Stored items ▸
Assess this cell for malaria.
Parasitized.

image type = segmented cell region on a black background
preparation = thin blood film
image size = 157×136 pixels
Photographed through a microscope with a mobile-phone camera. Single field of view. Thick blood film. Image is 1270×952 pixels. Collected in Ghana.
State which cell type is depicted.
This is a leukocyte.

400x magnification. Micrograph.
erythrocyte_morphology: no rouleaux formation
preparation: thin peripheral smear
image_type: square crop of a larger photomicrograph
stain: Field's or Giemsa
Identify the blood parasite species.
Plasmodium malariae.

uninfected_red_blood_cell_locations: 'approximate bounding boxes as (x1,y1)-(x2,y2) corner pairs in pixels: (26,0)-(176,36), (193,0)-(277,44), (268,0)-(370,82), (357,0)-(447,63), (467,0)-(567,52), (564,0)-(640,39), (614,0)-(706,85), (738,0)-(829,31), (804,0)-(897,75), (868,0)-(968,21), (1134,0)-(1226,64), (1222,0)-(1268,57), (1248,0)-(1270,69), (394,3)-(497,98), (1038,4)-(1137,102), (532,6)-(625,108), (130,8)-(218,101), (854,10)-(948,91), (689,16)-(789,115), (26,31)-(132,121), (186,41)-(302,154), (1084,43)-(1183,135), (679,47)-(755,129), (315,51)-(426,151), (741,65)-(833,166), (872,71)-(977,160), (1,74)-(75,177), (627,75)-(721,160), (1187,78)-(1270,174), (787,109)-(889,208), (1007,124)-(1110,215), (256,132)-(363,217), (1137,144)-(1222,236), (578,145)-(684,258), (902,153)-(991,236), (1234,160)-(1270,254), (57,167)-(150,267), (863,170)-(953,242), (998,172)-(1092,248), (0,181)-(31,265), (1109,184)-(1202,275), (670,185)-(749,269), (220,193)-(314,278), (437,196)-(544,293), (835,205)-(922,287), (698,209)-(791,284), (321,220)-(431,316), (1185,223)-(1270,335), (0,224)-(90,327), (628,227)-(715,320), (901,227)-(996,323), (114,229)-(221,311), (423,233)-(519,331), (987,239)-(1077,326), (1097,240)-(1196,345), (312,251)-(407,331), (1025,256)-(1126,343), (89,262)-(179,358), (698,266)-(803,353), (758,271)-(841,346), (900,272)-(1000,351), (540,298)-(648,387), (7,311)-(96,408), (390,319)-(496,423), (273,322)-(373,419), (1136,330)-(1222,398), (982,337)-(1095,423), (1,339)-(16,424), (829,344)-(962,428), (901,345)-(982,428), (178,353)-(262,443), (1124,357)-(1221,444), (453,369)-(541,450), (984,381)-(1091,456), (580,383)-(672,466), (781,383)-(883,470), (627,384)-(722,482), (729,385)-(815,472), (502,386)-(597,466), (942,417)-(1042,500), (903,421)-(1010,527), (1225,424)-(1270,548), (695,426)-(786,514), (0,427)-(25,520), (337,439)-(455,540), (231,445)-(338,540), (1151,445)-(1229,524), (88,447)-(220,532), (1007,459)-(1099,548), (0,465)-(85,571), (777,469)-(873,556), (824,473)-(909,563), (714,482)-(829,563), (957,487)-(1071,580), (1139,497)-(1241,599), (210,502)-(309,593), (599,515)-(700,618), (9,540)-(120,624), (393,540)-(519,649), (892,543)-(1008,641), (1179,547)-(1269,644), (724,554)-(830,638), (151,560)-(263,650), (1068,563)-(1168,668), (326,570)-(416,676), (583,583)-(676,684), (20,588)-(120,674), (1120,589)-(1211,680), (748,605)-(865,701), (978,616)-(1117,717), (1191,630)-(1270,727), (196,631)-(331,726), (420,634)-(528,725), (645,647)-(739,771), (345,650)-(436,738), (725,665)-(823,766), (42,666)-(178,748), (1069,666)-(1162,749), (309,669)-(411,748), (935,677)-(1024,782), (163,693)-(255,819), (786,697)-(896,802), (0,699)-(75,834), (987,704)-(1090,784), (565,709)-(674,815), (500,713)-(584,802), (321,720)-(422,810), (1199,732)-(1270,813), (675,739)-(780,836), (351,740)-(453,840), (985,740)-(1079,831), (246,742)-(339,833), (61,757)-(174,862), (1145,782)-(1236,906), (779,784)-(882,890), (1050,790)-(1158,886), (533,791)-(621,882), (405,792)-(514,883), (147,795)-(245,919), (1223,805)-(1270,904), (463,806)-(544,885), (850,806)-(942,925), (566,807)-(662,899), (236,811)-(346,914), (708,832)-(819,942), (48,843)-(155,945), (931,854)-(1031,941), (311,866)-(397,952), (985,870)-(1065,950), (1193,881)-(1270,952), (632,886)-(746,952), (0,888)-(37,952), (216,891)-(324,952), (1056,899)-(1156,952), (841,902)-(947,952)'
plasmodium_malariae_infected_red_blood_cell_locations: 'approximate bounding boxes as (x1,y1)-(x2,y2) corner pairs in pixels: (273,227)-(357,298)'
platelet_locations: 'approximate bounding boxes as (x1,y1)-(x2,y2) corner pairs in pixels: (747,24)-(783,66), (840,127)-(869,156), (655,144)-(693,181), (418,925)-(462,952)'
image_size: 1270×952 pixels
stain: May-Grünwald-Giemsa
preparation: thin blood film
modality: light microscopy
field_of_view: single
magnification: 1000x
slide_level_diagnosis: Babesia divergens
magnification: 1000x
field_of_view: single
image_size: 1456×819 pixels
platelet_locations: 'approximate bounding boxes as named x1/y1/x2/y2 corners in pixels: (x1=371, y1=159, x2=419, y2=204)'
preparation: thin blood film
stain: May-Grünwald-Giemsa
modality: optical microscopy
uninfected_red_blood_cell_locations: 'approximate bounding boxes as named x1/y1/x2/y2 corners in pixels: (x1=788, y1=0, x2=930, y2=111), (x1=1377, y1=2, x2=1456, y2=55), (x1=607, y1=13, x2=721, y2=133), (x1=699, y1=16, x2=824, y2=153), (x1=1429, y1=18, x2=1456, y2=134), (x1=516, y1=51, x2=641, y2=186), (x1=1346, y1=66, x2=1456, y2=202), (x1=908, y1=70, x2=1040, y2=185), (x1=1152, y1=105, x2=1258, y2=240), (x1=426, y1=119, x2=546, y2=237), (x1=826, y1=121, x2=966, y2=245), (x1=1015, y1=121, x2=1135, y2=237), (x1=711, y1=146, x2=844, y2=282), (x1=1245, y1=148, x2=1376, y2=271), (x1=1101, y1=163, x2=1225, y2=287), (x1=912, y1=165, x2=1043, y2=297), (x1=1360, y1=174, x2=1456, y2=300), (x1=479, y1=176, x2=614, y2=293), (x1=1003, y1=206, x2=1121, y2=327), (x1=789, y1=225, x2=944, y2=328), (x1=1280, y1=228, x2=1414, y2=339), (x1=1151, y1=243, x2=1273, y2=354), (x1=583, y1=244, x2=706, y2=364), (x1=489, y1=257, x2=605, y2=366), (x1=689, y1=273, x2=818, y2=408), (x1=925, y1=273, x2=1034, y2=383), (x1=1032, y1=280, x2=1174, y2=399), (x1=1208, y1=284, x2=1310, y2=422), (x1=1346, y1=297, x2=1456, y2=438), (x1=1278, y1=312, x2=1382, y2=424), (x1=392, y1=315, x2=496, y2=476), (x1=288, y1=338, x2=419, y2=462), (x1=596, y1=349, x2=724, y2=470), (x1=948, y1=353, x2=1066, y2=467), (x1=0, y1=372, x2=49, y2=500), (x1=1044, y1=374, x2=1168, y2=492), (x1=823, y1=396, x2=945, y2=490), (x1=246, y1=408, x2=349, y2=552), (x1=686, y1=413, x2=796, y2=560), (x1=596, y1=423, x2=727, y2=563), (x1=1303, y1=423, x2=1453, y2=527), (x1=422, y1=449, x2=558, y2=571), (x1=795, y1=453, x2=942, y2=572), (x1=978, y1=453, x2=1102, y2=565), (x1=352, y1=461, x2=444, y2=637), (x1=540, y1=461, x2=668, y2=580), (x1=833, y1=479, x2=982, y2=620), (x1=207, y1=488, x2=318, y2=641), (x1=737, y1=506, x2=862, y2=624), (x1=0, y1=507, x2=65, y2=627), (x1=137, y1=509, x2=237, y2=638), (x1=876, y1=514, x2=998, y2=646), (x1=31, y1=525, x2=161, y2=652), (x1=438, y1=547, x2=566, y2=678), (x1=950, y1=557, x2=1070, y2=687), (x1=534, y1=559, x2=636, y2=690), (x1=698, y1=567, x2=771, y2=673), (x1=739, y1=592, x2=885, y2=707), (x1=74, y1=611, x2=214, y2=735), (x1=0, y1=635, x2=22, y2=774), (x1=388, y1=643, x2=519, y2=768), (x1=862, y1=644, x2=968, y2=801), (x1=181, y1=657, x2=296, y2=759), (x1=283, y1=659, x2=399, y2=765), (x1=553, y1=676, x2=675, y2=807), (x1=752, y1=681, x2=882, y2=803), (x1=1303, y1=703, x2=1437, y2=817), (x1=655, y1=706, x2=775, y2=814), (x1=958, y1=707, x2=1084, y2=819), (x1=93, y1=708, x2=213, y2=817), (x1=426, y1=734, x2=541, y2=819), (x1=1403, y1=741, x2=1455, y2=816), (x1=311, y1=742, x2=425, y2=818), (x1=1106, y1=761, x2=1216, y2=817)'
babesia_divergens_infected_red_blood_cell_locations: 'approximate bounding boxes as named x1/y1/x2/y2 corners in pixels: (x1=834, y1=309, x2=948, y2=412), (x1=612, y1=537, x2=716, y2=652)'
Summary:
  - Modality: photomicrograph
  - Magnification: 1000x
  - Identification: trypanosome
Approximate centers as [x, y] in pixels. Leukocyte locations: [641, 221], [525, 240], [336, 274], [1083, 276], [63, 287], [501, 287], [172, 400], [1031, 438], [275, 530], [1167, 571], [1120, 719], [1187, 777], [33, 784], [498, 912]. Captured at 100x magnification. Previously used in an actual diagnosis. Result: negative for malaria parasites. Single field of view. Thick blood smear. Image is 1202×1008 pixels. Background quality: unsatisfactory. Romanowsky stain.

Problem to solve ▸ Find the lines above that contain "film" and give their count, with nothing added.

Response to this task ▸ 4